程序代写CS代考 Semester 2 2021 – cscodehelp代写
Semester 2 2021
Lecture 2: Visualisation – Part II
Basic Visualisation
✓Line plots ✓Boxplots
• Histograms • Bar charts
• Scatter plots • Heatmap
• Parallel Coordinate plots
Histograms with equal width bins
• Commonly used histograms
• x-axis: Divide the range of values into consecutive, non-overlapping,
and equal width intervals.
• y-axis: height proportional to the frequency of the bin
Histogram with variable width bins
• Not very common
• x-axis: Divide the range of values into consecutive, non-overlapping,
and variable width intervals.
• y-axis: height proportional to frequency density—the number of cases per unit of the variable. The rectangle has its area proportional to the frequency
Histogram with variable width bins
By Qwfp at English Wikipedia, CC BY-SA 3.0, https://commons.wikimedia.org/w/index.php?curid=20290683
Histograms – patterns
• Symmetric? Left/right skewed, unimodal, bimodal, multimodal?
Histograms – cont.
• Histograms of the same dataset may look different with different bins sizes
• Problem: Hard to choose an appropriate bin size for histogram • Too small → normal objects in empty/rare bins, false positive
• Too big → outliers in some frequent bins, false negative
Iris dataset
• Well known dataset introduced by statistician with 150 objects (https://en.wikipedia.org/wiki/Iris_flower_data_set)

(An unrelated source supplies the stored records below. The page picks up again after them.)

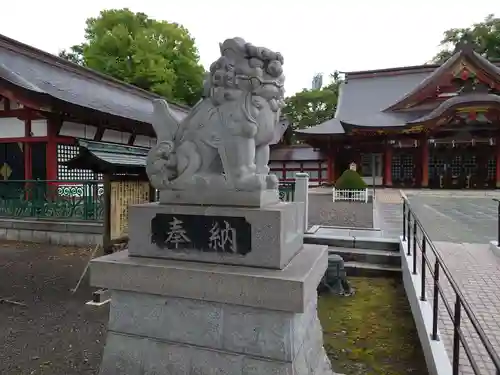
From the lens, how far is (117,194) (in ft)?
17.5

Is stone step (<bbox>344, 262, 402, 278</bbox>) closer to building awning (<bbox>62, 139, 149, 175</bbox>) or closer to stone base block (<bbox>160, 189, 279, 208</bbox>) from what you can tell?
building awning (<bbox>62, 139, 149, 175</bbox>)

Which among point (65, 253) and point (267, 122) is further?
point (65, 253)

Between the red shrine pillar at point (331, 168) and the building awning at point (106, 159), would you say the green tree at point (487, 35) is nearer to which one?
the red shrine pillar at point (331, 168)

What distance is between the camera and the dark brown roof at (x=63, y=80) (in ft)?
36.5

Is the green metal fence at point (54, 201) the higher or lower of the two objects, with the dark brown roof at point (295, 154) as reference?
lower

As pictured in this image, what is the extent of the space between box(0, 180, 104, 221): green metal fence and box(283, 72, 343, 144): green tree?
2731cm

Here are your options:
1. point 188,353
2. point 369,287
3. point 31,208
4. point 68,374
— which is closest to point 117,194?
point 68,374

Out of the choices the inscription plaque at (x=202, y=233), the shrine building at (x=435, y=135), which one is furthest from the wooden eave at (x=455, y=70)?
the inscription plaque at (x=202, y=233)

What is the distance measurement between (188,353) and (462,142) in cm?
2084

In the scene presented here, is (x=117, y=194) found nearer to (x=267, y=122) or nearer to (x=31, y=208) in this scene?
(x=267, y=122)

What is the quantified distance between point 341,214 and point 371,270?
15.0ft

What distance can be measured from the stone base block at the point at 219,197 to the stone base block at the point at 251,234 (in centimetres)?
4

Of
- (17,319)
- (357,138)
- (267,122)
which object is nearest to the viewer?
(267,122)

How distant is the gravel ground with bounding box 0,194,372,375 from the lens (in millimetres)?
3324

• Four features • Petal width
• Petal length • Sepalwidth • Sepal length
• Three flower species (classes): • Setosa
• Virginica
• . . Mohlenbrock. USDA NRCS. 1995. Northeast wetland flora: Field office guide to plant species. Northeast National Technical Center, Chester, PA. Courtesy of USDA NRCS Wetland Science Institute.
Histogram – petal width of Iris flowers
Histograms of the same dataset may look different with different bins sizes
Outliers and histograms
Paternity case: “The study of outliers”, V. Barnett, Journal of the Royal Statistical Society, 27(3), 1978
Bar charts
• Summarise data points over a categorical variable.
X-axis: categorical variable
Y-axis: numeric value
Bar charts vs histograms
• Histograms:
X-axis is intervals of a numeric variable Y-axis is the frequency or frequency-density Only sensible to be ordered in one way
• Bar charts:
X-axis is a categorical variable Y-axis is a numeric quantity Can be in any order
They look similar but they have different semantics.